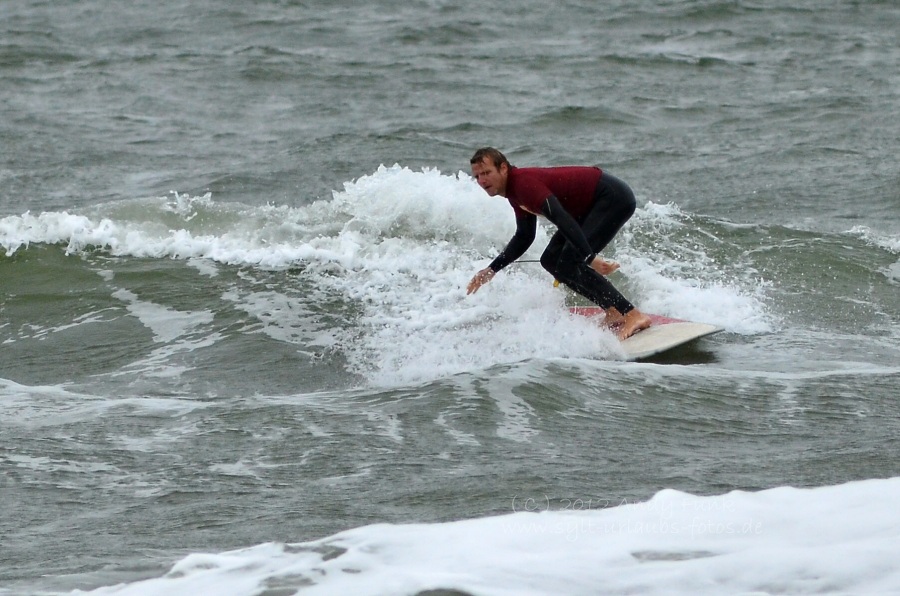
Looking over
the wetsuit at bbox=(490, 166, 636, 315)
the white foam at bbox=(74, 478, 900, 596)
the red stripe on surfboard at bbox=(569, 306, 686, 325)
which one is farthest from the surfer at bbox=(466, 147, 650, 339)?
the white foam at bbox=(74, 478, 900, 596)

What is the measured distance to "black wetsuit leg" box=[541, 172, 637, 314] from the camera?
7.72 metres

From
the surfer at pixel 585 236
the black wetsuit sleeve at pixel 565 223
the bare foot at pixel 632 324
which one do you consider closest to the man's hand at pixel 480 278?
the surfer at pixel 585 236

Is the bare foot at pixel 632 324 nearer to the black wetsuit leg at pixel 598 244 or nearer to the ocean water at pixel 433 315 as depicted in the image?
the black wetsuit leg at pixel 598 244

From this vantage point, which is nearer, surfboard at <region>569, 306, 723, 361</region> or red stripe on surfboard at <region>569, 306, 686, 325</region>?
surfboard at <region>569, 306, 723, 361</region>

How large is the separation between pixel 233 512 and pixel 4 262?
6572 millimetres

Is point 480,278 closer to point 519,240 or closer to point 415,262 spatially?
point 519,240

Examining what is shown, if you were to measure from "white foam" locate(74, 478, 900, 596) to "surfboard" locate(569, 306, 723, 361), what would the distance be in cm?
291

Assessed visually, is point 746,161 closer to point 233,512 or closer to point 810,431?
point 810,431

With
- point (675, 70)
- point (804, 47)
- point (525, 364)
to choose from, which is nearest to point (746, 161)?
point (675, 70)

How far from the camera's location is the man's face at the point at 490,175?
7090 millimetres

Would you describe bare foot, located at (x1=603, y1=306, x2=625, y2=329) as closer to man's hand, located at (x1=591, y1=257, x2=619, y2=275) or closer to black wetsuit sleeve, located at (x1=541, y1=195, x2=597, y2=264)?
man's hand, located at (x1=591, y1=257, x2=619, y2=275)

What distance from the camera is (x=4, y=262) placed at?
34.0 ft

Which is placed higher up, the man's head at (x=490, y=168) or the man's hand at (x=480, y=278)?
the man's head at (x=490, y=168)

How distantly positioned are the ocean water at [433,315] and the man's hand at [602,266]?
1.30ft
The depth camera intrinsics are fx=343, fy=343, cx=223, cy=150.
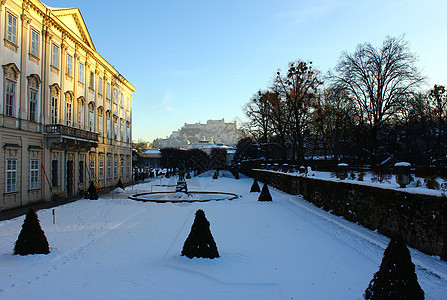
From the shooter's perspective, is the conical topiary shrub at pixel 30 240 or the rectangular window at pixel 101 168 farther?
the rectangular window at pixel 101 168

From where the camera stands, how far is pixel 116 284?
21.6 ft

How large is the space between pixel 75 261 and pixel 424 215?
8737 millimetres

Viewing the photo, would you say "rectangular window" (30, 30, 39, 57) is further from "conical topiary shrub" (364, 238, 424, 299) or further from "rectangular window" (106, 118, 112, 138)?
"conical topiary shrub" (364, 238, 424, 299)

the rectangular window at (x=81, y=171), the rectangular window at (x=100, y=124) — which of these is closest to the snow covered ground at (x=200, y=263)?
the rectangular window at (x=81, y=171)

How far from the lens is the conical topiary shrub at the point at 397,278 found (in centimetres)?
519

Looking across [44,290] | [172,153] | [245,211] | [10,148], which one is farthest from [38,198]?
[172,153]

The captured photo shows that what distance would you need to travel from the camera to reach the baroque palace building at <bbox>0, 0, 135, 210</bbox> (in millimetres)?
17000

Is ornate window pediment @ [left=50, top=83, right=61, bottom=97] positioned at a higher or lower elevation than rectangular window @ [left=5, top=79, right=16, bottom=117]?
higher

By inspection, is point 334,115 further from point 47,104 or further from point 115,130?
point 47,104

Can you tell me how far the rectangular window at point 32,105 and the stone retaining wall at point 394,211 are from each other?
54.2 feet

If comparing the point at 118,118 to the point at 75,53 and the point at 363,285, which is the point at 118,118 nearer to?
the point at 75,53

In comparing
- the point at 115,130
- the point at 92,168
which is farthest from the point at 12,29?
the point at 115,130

┄┄┄┄┄┄

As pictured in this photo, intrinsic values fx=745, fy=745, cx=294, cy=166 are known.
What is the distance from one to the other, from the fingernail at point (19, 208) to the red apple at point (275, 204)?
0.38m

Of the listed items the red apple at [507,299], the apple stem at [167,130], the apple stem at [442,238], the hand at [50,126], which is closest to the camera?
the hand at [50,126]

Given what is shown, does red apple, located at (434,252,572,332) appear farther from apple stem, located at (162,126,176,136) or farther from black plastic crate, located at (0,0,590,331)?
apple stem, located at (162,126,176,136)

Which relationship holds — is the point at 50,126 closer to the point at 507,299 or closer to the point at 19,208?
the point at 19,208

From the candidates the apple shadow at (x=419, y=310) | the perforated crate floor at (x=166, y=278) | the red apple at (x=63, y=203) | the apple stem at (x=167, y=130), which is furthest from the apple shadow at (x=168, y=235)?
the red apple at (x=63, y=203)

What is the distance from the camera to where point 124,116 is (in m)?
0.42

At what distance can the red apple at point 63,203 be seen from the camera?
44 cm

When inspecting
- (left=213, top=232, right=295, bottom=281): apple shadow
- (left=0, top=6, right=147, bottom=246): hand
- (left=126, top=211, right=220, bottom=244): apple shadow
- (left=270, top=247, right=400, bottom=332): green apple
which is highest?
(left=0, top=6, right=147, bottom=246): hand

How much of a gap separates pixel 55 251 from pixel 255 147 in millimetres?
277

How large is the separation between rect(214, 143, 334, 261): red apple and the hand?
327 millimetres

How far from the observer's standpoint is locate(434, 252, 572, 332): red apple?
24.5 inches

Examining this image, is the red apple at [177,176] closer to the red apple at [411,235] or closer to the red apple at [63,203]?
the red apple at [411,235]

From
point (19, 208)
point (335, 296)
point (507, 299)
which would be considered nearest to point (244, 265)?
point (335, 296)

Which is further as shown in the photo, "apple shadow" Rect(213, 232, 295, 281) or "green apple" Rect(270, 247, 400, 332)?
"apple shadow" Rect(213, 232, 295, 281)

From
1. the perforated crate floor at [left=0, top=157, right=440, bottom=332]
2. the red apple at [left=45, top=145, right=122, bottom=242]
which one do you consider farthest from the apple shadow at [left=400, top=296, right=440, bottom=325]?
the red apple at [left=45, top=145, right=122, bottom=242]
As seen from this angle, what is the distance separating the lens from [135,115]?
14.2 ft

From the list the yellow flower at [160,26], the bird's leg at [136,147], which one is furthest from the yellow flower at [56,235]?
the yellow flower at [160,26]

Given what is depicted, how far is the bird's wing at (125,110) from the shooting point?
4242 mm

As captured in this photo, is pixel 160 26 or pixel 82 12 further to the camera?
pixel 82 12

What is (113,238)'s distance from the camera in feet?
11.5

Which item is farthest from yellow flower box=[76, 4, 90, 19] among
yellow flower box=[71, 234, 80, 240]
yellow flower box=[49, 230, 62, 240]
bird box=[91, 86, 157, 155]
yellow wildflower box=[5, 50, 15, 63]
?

┄┄┄┄┄┄

## What is expected
Report every line of the records above that contains the word "topiary", copying each one in full. Case counts.

## Response to this task
From the shooter's perspective, is the conical topiary shrub at pixel 30 240 or the rectangular window at pixel 101 168 farther?
Viewing the photo, would you say "rectangular window" (30, 30, 39, 57) is further from "conical topiary shrub" (364, 238, 424, 299) or further from "rectangular window" (106, 118, 112, 138)?
"conical topiary shrub" (364, 238, 424, 299)
How far from the lens is the conical topiary shrub at the point at 397,278 found (in centimetres)?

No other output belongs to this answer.